Plots energy and cost summaries for solved networks.

plot_co2_shadow_price(file_list, config, fig_name=None)

plot the co2 price

Parameters:
  • file_list (list) –

    the input csvs from make_summaries

  • config (dict) –

    the snakemake configuration

  • fig_name (PathLike, default: None ) –

    the figure name. Defaults to None.

Source code in workflow/scripts/plot_summary_all.py
def plot_co2_shadow_price(file_list: list, config: dict, fig_name=None):
    """plot the co2 price

    Args:
        file_list (list): the input csvs from make_summaries
        config (dict): the snakemake configuration
        fig_name (os.PathLike, optional): the figure name. Defaults to None.
    """
    co2_prices = {}
    co2_budget = {}
    for i, results_file in enumerate(file_list):
        df_metrics = pd.read_csv(results_file, index_col=list(range(1)), header=[1])
        co2_prices.update(dict(df_metrics.loc["co2_shadow"]))
        co2_budget.update(dict(df_metrics.loc["co2_budget"]))

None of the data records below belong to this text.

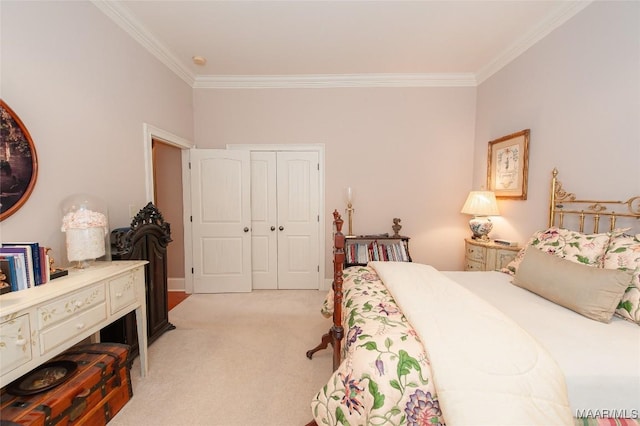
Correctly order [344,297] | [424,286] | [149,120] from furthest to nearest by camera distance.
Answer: [149,120]
[344,297]
[424,286]

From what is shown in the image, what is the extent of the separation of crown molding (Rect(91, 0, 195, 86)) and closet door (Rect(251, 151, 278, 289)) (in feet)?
4.32

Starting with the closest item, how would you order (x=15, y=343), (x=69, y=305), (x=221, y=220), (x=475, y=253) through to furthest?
(x=15, y=343) < (x=69, y=305) < (x=475, y=253) < (x=221, y=220)

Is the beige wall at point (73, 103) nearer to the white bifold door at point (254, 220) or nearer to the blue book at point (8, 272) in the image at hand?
the blue book at point (8, 272)

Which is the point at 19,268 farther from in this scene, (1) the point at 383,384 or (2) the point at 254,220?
(2) the point at 254,220

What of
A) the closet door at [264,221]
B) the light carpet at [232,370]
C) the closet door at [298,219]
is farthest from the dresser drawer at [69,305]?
the closet door at [298,219]

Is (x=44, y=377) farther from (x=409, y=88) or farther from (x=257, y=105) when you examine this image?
(x=409, y=88)

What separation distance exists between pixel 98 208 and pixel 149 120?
116 centimetres

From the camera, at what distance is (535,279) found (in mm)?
1698

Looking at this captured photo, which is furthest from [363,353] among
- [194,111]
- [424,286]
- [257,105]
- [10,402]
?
[194,111]

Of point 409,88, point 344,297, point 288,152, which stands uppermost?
point 409,88

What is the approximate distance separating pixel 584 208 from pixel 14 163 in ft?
12.9

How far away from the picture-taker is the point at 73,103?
1.82 meters

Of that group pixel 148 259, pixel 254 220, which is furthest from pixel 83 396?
pixel 254 220

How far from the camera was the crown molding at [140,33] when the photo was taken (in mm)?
2084
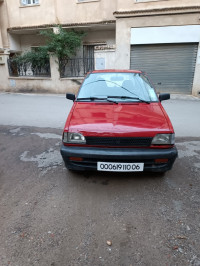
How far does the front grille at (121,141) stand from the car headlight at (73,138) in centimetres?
9

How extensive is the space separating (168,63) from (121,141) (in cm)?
899

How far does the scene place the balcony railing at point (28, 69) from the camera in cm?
1174

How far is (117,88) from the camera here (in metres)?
3.64

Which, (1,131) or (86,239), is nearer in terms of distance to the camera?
(86,239)

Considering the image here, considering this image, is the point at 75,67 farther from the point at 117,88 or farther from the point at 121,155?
the point at 121,155

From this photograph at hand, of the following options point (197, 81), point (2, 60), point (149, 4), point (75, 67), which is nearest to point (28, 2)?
point (2, 60)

    fig, ax = plt.subplots()
    fig.set_size_inches((12, 8))

    ax.plot(co2_prices.keys(), np.abs(list(co2_prices.values())), marker="o", color="black")
    ax.set_ylabel("CO2 Shadow price")
    ax.set_xlabel("Year")

    ax2 = ax.twinx()
    ax2.plot(
        co2_budget.keys(),
        [v / PLOT_CO2_UNITS for v in co2_budget.values()],
        marker="D",
        color="blue",
    )
    ax2.set_ylabel(f"CO2 Budget [{PLOT_CO2_LABEL}]")

    fig.tight_layout()

    if fig_name is not None:
        fig.savefig(fig_name, transparent=True)

plot_electricty_heat_balance(file_list, config, fig_dir=None)

plot the energy production and consumption

Parameters:
  • file_list (list) –

    the input csvs from make_dirs([year/supply_energy.csv])

  • config (dict) –

    the configuration for plotting (snamkemake.config["plotting"])

  • fig_dir (PathLike, default: None ) –

    the figure name. Defaults to None.

Source code in workflow/scripts/plot_summary_all.py
def plot_electricty_heat_balance(file_list: list[os.PathLike], config: dict, fig_dir=None):
    """plot the energy production and consumption

    Args:
        file_list (list): the input csvs  from make_dirs([year/supply_energy.csv])
        config (dict): the configuration for plotting (snamkemake.config["plotting"])
        fig_dir (os.PathLike, optional): the figure name. Defaults to None.
    """
    elec_df = pd.DataFrame()
    heat_df = pd.DataFrame()

    for results_file in file_list:
        balance_df = pd.read_csv(results_file, index_col=list(range(2)), header=[1])
        elec = balance_df.loc["AC"].copy()
        elec.set_index(elec.columns[0], inplace=True)
        elec.rename(index={"-": "electric load"}, inplace=True)
        elec.index.rename("carrier", inplace=True)
        # this groups subgroups of the same carrier. For example, baseyar hydro = link from dams
        # but new hydro is generator from province
        elec = elec.groupby(elec.index).sum()

        heat = balance_df.loc["heat"].copy()
        heat.set_index(heat.columns[0], inplace=True)
        heat.rename(index={"-": "heat load"}, inplace=True)
        heat.index.rename("carrier", inplace=True)
        heat = heat.groupby(heat.index).sum()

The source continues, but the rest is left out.